I noticed some classes in Sage have a _pari_ method (which seems to be
used to convert self to a PARI GEN). But there is also _pari_init_,
which seems to be more or less the same (although, through a string).
What is the point of this? If there is any documentation about this,
feel free to point it out to me.
Jeroen.
class X:
def foo_representation(self):
# Existing function returning a representation of X in foo, with caching.
# This function might exist because a lot of functionality of X is
# implemented through interface foo.
def _foo_(self):
return self.foo_represenation()
def _foo_init_(self):
# Hope this is never called, because it is very inefficient!

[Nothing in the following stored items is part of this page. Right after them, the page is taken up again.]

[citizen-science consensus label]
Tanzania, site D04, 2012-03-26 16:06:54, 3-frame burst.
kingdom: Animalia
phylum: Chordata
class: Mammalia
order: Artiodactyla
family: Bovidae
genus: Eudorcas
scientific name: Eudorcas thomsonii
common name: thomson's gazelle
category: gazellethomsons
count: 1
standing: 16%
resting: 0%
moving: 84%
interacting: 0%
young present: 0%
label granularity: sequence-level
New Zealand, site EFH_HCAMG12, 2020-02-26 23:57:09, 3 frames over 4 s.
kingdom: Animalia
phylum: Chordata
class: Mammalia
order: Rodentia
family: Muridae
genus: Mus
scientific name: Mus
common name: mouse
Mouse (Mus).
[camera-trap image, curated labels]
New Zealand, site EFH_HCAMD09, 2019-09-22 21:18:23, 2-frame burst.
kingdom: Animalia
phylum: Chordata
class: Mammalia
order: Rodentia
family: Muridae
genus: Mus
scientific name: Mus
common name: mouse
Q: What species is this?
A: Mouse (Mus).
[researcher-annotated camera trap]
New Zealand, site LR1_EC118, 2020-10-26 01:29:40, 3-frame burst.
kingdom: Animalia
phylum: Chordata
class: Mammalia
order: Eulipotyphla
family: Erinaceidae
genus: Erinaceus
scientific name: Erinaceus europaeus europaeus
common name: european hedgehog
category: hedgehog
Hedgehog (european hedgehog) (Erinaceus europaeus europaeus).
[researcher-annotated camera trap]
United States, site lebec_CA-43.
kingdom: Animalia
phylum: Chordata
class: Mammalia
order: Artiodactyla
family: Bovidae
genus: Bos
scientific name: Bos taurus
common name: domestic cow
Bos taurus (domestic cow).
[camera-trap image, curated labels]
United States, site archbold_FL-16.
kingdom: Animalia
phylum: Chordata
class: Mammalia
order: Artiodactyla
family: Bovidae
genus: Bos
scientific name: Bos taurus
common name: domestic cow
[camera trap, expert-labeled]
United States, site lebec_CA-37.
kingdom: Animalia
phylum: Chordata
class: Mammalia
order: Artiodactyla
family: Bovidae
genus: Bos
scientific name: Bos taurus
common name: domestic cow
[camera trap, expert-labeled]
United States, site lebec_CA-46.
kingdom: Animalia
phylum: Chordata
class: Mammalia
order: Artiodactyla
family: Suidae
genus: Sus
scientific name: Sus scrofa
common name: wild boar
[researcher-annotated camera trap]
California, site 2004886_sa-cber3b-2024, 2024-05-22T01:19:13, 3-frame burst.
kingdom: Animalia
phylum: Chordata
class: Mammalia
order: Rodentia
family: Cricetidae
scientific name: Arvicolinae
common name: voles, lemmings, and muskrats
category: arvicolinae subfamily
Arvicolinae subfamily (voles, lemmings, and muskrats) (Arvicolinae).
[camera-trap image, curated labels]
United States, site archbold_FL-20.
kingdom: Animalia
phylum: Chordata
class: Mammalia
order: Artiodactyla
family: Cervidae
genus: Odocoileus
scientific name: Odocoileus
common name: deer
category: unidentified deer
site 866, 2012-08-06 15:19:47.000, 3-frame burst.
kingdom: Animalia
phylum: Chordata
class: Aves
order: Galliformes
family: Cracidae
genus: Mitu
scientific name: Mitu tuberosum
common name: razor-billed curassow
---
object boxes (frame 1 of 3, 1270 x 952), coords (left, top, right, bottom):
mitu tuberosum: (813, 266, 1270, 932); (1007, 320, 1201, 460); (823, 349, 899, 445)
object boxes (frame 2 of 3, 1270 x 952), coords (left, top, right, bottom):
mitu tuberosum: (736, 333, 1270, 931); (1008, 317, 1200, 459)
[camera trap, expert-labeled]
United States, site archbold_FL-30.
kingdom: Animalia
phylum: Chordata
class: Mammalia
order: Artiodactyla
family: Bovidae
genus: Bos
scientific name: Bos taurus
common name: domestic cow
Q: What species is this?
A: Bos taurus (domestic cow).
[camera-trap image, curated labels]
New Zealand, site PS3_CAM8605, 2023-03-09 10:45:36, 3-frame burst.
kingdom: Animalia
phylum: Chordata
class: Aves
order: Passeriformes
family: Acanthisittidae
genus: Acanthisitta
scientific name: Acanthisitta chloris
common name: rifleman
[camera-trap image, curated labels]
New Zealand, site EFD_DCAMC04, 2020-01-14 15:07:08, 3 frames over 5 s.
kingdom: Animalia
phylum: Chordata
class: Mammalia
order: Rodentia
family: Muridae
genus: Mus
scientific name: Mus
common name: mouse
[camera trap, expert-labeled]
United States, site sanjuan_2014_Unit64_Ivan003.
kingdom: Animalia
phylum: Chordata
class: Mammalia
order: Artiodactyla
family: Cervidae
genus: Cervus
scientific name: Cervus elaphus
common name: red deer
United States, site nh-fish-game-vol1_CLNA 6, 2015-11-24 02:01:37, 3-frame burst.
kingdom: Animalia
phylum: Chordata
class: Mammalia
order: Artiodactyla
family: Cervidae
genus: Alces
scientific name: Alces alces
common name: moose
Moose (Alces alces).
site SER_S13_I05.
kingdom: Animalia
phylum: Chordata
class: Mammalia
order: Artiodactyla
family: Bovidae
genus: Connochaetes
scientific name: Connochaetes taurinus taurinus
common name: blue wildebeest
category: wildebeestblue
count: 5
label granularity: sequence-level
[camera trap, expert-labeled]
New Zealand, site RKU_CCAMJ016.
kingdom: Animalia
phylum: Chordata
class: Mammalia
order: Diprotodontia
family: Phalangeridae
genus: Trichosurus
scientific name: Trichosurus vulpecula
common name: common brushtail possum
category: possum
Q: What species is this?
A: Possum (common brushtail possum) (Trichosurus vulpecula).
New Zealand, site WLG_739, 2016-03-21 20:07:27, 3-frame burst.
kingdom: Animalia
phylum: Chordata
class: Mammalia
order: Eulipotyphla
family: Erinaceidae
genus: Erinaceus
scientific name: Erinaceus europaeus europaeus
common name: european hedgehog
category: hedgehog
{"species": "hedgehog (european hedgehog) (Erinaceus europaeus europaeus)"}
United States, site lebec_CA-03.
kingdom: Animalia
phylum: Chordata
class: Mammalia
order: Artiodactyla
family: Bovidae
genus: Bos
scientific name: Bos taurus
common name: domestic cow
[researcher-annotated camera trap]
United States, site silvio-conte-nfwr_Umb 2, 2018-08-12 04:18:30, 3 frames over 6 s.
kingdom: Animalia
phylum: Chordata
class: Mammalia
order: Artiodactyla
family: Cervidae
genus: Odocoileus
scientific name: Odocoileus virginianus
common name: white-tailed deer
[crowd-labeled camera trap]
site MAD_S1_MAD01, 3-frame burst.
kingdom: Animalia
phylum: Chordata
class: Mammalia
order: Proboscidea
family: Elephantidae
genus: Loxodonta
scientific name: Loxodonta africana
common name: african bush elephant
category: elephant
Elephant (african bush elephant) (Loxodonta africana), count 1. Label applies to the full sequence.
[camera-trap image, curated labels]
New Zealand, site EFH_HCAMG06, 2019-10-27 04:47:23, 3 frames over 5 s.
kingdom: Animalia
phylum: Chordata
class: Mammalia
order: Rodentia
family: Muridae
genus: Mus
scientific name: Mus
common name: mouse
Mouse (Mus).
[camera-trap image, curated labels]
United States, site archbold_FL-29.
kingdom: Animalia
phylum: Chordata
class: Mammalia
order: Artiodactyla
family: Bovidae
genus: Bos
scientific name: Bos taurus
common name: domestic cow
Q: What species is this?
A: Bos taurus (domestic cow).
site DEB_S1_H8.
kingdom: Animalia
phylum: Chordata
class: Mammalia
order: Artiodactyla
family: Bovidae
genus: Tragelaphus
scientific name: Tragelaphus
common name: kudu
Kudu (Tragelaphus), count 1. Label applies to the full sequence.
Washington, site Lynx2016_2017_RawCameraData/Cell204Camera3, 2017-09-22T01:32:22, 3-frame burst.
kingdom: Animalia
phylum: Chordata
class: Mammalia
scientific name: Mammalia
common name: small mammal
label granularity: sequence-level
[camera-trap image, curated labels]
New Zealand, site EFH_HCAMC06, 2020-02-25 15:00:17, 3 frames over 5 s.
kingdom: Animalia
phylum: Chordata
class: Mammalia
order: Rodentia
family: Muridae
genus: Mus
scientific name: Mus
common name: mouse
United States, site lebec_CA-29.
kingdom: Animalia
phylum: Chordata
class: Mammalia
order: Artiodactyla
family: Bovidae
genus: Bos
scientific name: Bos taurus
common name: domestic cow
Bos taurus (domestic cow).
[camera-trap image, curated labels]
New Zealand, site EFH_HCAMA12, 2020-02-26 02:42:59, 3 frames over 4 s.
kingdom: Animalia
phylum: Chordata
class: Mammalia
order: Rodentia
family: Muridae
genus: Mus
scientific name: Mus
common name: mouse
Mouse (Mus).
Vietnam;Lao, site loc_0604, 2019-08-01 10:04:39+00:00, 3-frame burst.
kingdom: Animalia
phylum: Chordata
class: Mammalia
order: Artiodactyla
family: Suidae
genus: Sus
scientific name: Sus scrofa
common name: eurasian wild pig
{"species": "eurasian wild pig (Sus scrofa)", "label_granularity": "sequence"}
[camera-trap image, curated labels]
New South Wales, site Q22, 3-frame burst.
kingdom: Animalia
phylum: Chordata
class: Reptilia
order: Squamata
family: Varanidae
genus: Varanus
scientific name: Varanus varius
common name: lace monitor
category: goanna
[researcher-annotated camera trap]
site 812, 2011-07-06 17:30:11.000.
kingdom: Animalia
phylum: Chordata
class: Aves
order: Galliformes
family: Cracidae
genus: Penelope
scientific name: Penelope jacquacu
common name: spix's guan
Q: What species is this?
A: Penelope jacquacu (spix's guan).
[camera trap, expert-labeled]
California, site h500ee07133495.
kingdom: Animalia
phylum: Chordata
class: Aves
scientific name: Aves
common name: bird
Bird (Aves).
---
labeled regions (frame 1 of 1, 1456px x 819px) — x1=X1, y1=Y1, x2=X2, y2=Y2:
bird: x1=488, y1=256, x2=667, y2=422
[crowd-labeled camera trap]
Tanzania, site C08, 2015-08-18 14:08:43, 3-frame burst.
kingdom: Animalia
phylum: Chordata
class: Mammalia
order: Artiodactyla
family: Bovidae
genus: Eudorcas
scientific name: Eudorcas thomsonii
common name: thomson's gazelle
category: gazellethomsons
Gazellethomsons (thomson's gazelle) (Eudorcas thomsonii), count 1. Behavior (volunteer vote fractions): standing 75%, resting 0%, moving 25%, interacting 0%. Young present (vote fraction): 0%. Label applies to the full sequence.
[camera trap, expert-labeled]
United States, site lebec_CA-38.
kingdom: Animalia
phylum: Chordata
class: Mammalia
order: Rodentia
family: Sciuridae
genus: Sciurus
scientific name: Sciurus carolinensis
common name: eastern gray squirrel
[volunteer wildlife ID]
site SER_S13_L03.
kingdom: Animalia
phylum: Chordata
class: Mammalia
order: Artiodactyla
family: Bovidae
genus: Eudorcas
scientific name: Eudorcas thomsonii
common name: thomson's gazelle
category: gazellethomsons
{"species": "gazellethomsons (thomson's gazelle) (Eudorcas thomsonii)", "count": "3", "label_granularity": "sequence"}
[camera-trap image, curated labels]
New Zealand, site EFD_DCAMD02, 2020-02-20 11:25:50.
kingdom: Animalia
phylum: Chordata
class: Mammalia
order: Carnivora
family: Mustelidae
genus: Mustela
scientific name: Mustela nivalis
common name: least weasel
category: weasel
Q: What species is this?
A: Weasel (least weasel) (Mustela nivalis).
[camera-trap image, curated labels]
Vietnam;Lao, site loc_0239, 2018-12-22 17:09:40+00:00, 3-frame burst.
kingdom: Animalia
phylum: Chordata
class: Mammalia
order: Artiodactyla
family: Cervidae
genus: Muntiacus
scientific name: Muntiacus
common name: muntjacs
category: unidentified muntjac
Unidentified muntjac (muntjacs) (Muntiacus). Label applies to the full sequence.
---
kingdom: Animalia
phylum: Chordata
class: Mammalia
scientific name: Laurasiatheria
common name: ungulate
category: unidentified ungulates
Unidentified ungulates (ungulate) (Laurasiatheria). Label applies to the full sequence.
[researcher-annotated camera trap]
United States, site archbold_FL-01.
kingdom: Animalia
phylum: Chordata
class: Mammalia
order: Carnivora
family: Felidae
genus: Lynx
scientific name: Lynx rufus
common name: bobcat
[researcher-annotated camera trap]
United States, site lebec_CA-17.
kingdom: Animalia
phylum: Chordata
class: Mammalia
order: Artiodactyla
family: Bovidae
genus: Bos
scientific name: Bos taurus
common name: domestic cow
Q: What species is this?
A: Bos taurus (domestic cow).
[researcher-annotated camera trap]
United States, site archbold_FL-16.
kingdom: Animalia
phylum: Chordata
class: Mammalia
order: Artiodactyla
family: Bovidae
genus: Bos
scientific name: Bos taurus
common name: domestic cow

return str(self.foo_represenation())
But this does not explain why _foo_init_ should return a STRING
(clearly, this is often a bad idea).
Jeroen.
Here's what is going on. We have the pexpect interface to GP (which
we will refer to as gp) as well as C interface to PARI (which we will
refer to as pari).
gp:
- Defined in sage/intefaces/gp.py
- Specifies name="pari" in the constructor
(sage/interfaces/gp.py:156), which would normally make gp(foo) try to
call foo._pari_(), but there is special case code in Expect.__call__
to change this to use foo._gp_() instead.
(sage/interfaces/expect.py:1056)
- foo._gp_(gp) which is supposed to return a GpElement
- SageObject provides a default implementation of _gp_() which
calls SageObject._interface_(gp), which in turn tries to call
_pari_init_ (since gp has name="pari")
- Generally, the thing returned from the _XXX_init_ methods is a
string, but what really matters is that it is some object such that
when it's passed to the __call__ method of the interface object, it
"returns the right thing". See sage/structure/sage_object.pyx:387.
- SageObject also defines a default implementation of _gp_init_
which just calls _pari_init_. I don't think this function is run
anywhere.
pari:
- Defined in sage/libs/pari/gen.pyx
- Uses foo._pari_() which is supposed to return a PARI GEN object.
sage/libs/pari/gen.pyx:8414
- SageObject defines a default implementation of _pari_() which will
try calling pari(foo._pari_init_()).
- pari("string") will eventually call gp_read_str("string") which
should return a GEN object.
The idea behind all of the _XXX_ and _XXX_init_ methods is that _XXX_
returns the actual object whereas _XXX_init_ returns something which
is fed into the parent's __call__ method.
The reason why the PARI situation is a bit more complicated is that
anything string you return from _gp_init_ should be valid as a
_pari_init_ function. We should really name the name="pari" in the gp
Expect object so that we can remove the special case code. We should
then also just have the default implementation of _gp_init_ call
_pari_init_ so that if you just define that, it will work for both gp
and pari.
Sorry it took so long to answer this.